ESTRATTO DEL DOCUMENTO:
•••

Senza critiche, però: gli yankee queste cose le sanno far bene, Soderbergh anche meglio.
Ocean’s eleven, prima ancora di essere il capostipite di una serie numerica potenzialmente infinita, è un gioiello di architettura come raramente capita. Gli ingredienti sono gli occhi di tutti: un cast fuori del comune, con un tasso crescente di bravura, simpatia e bellezza; l’argomento è accattivante, fin troppo facile per lo spettatore simpatizzare con chi svaligia un casinò.
Nel fondere le due cose, Soderbergh sceglie di operare linearmente, senza rivoluzionare il genere ma attenendosi alle regole: il tempo dell’azione è tripartito, la sequenza reclutamento – preparazione – colpo rispettata, dedicando alle tre fasi lo stesso spazio, sufficientemente lungo per sfruttare tutte le potenzialità, sufficientemente breve per non annoiare.

•••

INFORMAZIONI ESTRATTE:
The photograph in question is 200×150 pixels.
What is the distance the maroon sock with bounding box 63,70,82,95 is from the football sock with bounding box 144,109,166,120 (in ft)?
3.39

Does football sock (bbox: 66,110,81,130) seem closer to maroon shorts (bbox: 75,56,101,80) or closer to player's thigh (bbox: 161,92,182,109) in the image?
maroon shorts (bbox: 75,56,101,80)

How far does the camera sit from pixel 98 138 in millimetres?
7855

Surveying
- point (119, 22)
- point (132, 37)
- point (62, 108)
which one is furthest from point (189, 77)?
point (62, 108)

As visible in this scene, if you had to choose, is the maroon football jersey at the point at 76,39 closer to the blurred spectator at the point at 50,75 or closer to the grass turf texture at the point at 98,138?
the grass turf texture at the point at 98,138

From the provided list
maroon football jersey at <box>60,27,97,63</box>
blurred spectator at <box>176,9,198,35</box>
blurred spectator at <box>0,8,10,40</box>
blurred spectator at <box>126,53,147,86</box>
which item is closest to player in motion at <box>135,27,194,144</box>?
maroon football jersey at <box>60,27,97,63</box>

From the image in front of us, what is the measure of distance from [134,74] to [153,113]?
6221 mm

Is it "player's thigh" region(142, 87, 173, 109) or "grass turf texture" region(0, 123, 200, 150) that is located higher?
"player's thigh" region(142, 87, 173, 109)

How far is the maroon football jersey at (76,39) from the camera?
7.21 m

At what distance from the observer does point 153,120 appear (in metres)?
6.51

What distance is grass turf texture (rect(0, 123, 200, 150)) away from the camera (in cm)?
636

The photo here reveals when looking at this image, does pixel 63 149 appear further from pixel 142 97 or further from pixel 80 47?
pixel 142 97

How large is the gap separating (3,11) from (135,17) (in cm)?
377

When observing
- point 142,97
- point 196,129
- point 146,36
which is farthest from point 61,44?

•••

COMPITI DA SVOLGERE:
**A)** Secondo la recensione di Ocean's Eleven, perché Soderbergh assegna alle tre fasi dell'azione proprio quella durata? Rispondi in una o due frasi.
**B)** Prosegui la recensione di Ocean's Eleven dopo l'ultima frase riportata.

RISPOSTE ATTESE:
**A)** Perché quella durata è abbastanza lunga da sfruttare tutte le potenzialità di ogni fase e abbastanza breve da non annoiare.

**B)**
A quest’ultimo fattore contribuisce non poco il ritmo serrato del film, che rallenta soltanto per lasciare spazio ai suoi protagonisti: Clooney è perfetto nel ruolo del direttore d’orchestra, di chi ha sempre la situazione sotto controllo anche quando non lo da a vedere. Esattamente l’opposto di Andy Garcia, glaciale nella sua ostentazione del potere (la sua espressione mentre si chiude la porta dell’ascensore, subito dopo la rapina, dimostra come sul set del Padrino III abbia osservato attentamente Al Pacino), impotente alla fine nei confronti di un piano che lo coglie di sorpresa più di quanto riesca a stupire gli spettatori. Ma il finale ‘a sorpresa’ non voleva certo essere il punto di forza del film.
In un ruolo inedito, quello di spalla, il migliore è Brad Pitt, libero dai vincoli del protagonista e molto più a suo agio da quando gli concedono di essere più simpatico che bello. Caratteristica esaltata invece in una statuaria Julia Roberts, chiamata a passare dal fianco di Benedict a quello di Ocean senza interagire, vero e proprio bottino di guerra. La diva non si sottrae a questa passerella, e il tutto ne guadagna.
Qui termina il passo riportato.